Im Juni hat sich der Volatilitätstrend am Stahlmarkt eingedämmt, bei einigen der Ende Mai gefallenen Preise ist auch eine gewisse Erholung zu erkennen.
Laut Statistiken von Stahlhändlern haben die Nationale Entwicklungs- und Reformkommission und die lokalen Entwicklungs- und Reformkommissionen seit dem zweiten Quartal dieses Jahres mindestens sieben Untersuchungen und Diskussionen zum Thema Rohstoffpreise durchgeführt und mindestens neunmal die Meinungen und Vorschläge von Vertretern verschiedener Sektoren zum Thema CO₂-Peak und Klimaneutralität angehört. Der Staatsrat beschloss in seiner Exekutivsitzung, die Versorgung mit Massengütern zu sichern und die Preise zu stabilisieren, um einen reibungslosen Wirtschaftsablauf zu gewährleisten. Das Ministerium für Industrie und Informationstechnologie kündigte an, gemeinsam mit den zuständigen Behörden entschieden gegen Hortung, böswillige Spekulation und Wucherpreise vorzugehen. Stahlhändler sind der Ansicht, dass die Regulierung stabiler Preise die starken Preisschwankungen am Stahlmarkt verringern wird.
Die Produktions- und Absatzlage der Baumaschinenindustrie ist derzeit angespannt. Seit April sinken Produktion und Absatz von Baumaschinen, ein Rückgang setzte sich im Mai fort. Stahlhändler führen dies auf den starken Anstieg der Stahlpreise zurück, der sich auf die Preise von Baumaschinen auswirkte und die Nachfrage der nachgelagerten Unternehmen dämpfte. Mit Inkrafttreten der Regulierung stabiler Preise dürfte sich die zuvor durch die gestiegenen Stahlpreise und die gedämpfte Nachfrage der nachgelagerten Unternehmen jedoch erholen.

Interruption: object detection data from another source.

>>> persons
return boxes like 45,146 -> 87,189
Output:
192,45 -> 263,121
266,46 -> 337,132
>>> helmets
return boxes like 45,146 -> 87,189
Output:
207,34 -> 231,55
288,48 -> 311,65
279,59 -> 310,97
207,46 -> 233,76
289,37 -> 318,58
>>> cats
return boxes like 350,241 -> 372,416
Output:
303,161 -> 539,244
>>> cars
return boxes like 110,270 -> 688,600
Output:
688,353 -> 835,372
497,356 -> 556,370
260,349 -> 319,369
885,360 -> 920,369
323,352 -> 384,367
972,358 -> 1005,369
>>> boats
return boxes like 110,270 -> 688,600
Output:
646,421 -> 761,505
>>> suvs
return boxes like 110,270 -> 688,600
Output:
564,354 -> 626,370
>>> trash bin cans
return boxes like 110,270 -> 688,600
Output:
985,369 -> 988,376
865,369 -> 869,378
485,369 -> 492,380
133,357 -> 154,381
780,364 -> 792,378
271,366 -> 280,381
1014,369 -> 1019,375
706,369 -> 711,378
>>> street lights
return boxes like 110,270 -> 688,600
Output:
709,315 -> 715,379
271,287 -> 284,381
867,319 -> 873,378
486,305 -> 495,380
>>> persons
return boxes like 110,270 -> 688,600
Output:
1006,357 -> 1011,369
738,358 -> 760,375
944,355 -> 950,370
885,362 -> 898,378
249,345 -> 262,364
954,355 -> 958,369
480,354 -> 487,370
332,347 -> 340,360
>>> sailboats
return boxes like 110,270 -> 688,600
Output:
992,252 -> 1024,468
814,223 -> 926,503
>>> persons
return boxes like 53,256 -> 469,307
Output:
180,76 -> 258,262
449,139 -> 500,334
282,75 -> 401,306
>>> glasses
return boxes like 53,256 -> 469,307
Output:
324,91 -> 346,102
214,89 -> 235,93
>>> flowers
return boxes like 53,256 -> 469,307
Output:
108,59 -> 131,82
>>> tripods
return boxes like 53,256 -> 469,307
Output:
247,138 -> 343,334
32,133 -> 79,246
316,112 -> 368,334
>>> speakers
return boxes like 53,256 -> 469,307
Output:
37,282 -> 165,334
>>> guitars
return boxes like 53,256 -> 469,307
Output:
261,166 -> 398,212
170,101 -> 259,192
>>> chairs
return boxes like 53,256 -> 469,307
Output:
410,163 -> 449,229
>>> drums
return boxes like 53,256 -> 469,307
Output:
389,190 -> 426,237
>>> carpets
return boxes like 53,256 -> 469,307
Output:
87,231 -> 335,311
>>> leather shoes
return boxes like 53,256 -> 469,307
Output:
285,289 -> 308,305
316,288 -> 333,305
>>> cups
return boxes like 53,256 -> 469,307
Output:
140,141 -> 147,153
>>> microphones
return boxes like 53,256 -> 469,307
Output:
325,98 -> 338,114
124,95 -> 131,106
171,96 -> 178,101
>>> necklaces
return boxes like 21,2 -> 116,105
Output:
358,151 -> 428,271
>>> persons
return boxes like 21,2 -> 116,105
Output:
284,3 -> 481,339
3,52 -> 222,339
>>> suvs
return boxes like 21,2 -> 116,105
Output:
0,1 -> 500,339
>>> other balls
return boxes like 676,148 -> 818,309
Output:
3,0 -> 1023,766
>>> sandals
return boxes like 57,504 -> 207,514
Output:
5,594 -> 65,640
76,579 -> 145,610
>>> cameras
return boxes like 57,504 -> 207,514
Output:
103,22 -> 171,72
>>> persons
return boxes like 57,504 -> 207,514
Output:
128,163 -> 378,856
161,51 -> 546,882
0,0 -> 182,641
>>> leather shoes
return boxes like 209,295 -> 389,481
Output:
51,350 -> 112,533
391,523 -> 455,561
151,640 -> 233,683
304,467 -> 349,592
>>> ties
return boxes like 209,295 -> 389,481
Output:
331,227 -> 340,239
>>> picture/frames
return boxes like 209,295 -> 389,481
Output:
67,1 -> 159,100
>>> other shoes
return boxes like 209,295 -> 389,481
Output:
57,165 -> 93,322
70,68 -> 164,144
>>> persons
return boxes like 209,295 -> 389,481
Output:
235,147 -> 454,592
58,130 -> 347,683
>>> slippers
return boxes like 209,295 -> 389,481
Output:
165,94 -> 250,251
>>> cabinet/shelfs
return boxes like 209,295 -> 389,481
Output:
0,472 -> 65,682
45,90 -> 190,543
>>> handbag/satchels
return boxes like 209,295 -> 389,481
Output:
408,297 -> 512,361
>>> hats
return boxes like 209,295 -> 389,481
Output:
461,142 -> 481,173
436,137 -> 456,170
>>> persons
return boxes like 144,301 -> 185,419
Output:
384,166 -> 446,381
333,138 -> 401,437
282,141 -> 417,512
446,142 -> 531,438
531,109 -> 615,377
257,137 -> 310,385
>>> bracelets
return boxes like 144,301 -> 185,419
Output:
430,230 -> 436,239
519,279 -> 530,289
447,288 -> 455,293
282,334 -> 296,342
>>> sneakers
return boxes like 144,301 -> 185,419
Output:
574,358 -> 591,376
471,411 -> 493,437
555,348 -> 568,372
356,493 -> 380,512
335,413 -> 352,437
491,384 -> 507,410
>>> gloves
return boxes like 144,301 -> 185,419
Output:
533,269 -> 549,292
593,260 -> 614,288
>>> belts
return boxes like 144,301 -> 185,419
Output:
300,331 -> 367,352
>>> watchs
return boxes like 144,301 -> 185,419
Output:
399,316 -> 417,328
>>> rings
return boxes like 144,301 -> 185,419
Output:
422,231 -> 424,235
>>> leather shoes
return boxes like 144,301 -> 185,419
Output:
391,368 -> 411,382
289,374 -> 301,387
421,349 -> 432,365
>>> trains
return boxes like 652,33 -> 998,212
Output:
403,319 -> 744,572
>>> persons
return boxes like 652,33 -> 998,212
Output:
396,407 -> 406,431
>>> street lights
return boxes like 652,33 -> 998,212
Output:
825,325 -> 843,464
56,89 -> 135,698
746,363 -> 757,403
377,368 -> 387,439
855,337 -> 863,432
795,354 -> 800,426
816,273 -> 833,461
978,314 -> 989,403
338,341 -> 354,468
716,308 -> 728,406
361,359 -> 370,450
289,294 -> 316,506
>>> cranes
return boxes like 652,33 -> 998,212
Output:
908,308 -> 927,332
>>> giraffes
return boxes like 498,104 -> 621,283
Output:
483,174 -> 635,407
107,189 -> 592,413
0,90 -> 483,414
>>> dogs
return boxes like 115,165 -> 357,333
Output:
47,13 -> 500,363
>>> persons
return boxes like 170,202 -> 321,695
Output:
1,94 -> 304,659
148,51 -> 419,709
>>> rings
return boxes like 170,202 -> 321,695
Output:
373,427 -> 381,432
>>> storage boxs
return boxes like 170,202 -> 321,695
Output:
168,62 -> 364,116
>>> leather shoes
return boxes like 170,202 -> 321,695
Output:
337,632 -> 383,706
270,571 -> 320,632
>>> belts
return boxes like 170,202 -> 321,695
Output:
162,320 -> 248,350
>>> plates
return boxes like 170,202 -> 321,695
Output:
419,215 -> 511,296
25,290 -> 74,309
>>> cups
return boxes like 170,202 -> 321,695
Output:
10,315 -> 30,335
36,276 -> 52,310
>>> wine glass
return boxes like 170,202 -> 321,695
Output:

Stahlhändler gehen davon aus, dass angesichts des bevorstehenden CO₂-Ausstoßes und der angestrebten Klimaneutralität die Maßnahmen zur Kapazitätsbegrenzung, Produktionsreduzierung und weitere Schritte in der Stahlindustrie fortgesetzt werden. Zudem sanken die Gewinne der Stahlunternehmen nach dem Rückgang der hohen Stahlpreise deutlich, was die Produktionsbereitschaft etwas dämpfte. Einige Stahlunternehmen führten im Juni routinemäßige Wartungsarbeiten durch. Andere planten, am 30. Juni eine Warmwalzlinie zu überholen, wieder andere verschoben die für Mai geplanten Wartungsarbeiten auf den 7. bis 21. Juni und einige führten ab dem 16. Juni zehntägige Wartungsarbeiten an Kaltwalzlinien durch. Umweltauflagen, Wartungsarbeiten und andere Faktoren werden in der Folge zu einem Rückgang der Stahlproduktion führen und so das Ungleichgewicht zwischen Angebot und Nachfrage am Markt verringern und eine Stabilisierung der Stahlpreise fördern.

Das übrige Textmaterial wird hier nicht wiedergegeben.